**The task**
Format the source data lines below as a JSON list of strings with one string per line, skipping any blank lines.

Source data:

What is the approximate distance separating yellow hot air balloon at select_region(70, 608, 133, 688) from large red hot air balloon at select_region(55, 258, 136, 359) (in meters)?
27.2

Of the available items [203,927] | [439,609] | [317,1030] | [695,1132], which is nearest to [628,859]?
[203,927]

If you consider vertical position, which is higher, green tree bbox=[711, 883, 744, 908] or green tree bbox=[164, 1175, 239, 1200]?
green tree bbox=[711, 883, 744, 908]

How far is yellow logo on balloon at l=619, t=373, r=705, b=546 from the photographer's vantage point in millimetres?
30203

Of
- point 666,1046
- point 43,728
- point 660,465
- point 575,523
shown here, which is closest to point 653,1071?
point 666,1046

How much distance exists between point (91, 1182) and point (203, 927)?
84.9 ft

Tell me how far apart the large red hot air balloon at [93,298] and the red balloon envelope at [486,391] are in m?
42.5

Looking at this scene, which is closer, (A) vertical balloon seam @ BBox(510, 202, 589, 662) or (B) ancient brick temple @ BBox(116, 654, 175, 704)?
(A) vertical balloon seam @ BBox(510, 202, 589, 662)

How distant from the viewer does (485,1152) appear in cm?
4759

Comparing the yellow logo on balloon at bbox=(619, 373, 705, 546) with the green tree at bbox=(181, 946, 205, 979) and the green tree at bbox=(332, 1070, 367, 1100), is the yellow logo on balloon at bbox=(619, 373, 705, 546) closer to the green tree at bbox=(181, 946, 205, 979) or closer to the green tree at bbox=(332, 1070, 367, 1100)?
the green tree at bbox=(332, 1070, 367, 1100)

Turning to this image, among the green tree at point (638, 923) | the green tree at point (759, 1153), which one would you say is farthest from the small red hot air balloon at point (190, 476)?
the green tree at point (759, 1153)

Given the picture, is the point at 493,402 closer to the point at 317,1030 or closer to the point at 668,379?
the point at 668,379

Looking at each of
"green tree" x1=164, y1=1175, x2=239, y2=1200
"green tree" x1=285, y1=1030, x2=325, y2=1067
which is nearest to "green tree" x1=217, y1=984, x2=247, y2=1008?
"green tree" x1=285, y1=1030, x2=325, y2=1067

**Correct result**
[
  "What is the approximate distance separating yellow hot air balloon at select_region(70, 608, 133, 688) from large red hot air balloon at select_region(55, 258, 136, 359) (in meters)?",
  "27.2",
  "Of the available items [203,927] | [439,609] | [317,1030] | [695,1132], which is nearest to [628,859]?",
  "[203,927]",
  "If you consider vertical position, which is higher, green tree bbox=[711, 883, 744, 908] or green tree bbox=[164, 1175, 239, 1200]?",
  "green tree bbox=[711, 883, 744, 908]",
  "How far is yellow logo on balloon at l=619, t=373, r=705, b=546 from the photographer's vantage point in millimetres?",
  "30203",
  "Of",
  "- point 666,1046",
  "- point 43,728",
  "- point 660,465",
  "- point 575,523",
  "shown here, which is closest to point 653,1071?",
  "point 666,1046",
  "How much distance exists between point (91, 1182) and point (203, 927)?",
  "84.9 ft",
  "Tell me how far apart the large red hot air balloon at [93,298] and the red balloon envelope at [486,391] are in m?",
  "42.5",
  "Looking at this scene, which is closer, (A) vertical balloon seam @ BBox(510, 202, 589, 662) or (B) ancient brick temple @ BBox(116, 654, 175, 704)?",
  "(A) vertical balloon seam @ BBox(510, 202, 589, 662)",
  "How distant from the viewer does (485,1152) appear in cm?",
  "4759",
  "Comparing the yellow logo on balloon at bbox=(619, 373, 705, 546) with the green tree at bbox=(181, 946, 205, 979) and the green tree at bbox=(332, 1070, 367, 1100), is the yellow logo on balloon at bbox=(619, 373, 705, 546) closer to the green tree at bbox=(181, 946, 205, 979) or closer to the green tree at bbox=(332, 1070, 367, 1100)?",
  "the green tree at bbox=(332, 1070, 367, 1100)",
  "Turning to this image, among the green tree at point (638, 923) | the green tree at point (759, 1153), which one would you say is farthest from the small red hot air balloon at point (190, 476)?",
  "the green tree at point (759, 1153)",
  "Given the picture, is the point at 493,402 closer to the point at 317,1030 or closer to the point at 668,379?",
  "the point at 668,379",
  "Looking at each of",
  "\"green tree\" x1=164, y1=1175, x2=239, y2=1200",
  "\"green tree\" x1=285, y1=1030, x2=325, y2=1067",
  "which is nearest to \"green tree\" x1=217, y1=984, x2=247, y2=1008?",
  "\"green tree\" x1=285, y1=1030, x2=325, y2=1067"
]